» Instruções:
1 – Transcreva do texto sobre o piano no Itaim o trecho de "Muitas e muitas...aqui" a "sabiam tocar piano.".
2 – No texto sobre o piano no Itaim, reescreva de forma mais concisa o parágrafo iniciado por "As escolas de música eram de alto nível", preservando seus fatos principais.

Os sons melodiosos de um piano costumavam cortar as tardes  bucólicas do velho Itaim. E não eram poucos...

Só no quarteirão onde eu morava (e ainda moro) poderíamos citar  várias casas onde o piano era peça fundamental na sala de estar...não pensem em peça meramente decorativa... mas sim um verdadeiro instrumento musical...tocado  com amor e carinho, emoção  e sensibilidade.

A música erudita e de qualidade era valorizada e apreciada na sociedade. Tocar um instrumento musical era fundamental para demonstrar  a bagagem cultural de uma   pessoa. Aprender a tocar piano fazia parte da boa educação e da formação das crianças.

Houve um tempo em que o piano era tão importante na sociedade que os saraus eram constantes. Os pequenos concertos nas residências eram comuns e as fábricas de piano cresciam e prosperavam.

As escolas de música eram de alto nível e fazer uma matrícula numa delas era um objetivo quase inatingível para quem não tivesse bom ouvido e boa apreciação musical. O Conservatório Dramático Musical na Avenida São João, aqui em SP, era considerado a melhor escola de música da cidade. As pessoas que lá se formavam seguiam a carreira de concertista ou como professora, uma profissional considerada de alta qualidade.

E quantas professoras de piano haviam pelos bairros?  

Muitas e muitas...aqui mesmo no Itaim Bibi, uma das mais famosas era a Dona Renata que morava na João Cachoeira. Ela não dispunha de horários e datas para ensinar a todos que a procuravam...

Havia também a Dona Diva na Rua Clodomiro Amazoas que lecionou e formou muitas crianças que hoje, já crescidas, não moram mais no Itaim. 

E surgiam mais e mais placas nas casas por todos os bairros dizendo: “Leciona-se piano”. Os imigrantes italianos, por exemplo,  costumavam incentivar seus familiares a tocar instrumentos. Só na minha família tive duas professoras de piano, um cunhado que tocava acordeão e várias sobrinhas que sabiam tocar piano.

O objetivo do aprendizado não era a formação de concertistas, apenas completar a boa educação das pessoas. As pessoas  gostavam de ouvir o piano ou então tinham prazer em se apresentar a seus familiares...isso já bastava para compensar os anos de dedicação e estudo.

» Dados brutos:

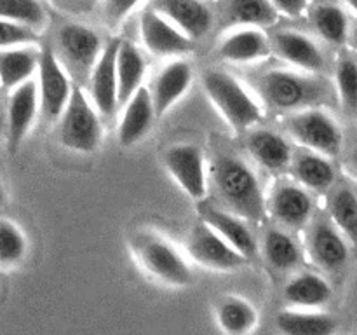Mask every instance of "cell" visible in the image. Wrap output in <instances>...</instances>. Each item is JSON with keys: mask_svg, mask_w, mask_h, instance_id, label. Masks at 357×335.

» Respostas em ordem:
1 –
Muitas e muitas...aqui mesmo no Itaim Bibi, uma das mais famosas era a Dona Renata que morava na João Cachoeira. Ela não dispunha de horários e datas para ensinar a todos que a procuravam...

Havia também a Dona Diva na Rua Clodomiro Amazoas que lecionou e formou muitas crianças que hoje, já crescidas, não moram mais no Itaim. 

E surgiam mais e mais placas nas casas por todos os bairros dizendo: “Leciona-se piano”. Os imigrantes italianos, por exemplo,  costumavam incentivar seus familiares a tocar instrumentos. Só na minha família tive duas professoras de piano, um cunhado que tocava acordeão e várias sobrinhas que sabiam tocar piano.

2 – As escolas de música tinham alto nível, e a matrícula era quase inatingível para quem não tivesse bom ouvido e boa apreciação musical. O Conservatório Dramático Musical, na Avenida São João, em SP, era considerado a melhor escola de música da cidade. Seus formados seguiam a carreira de concertista ou de professora, profissional considerada de alta qualidade.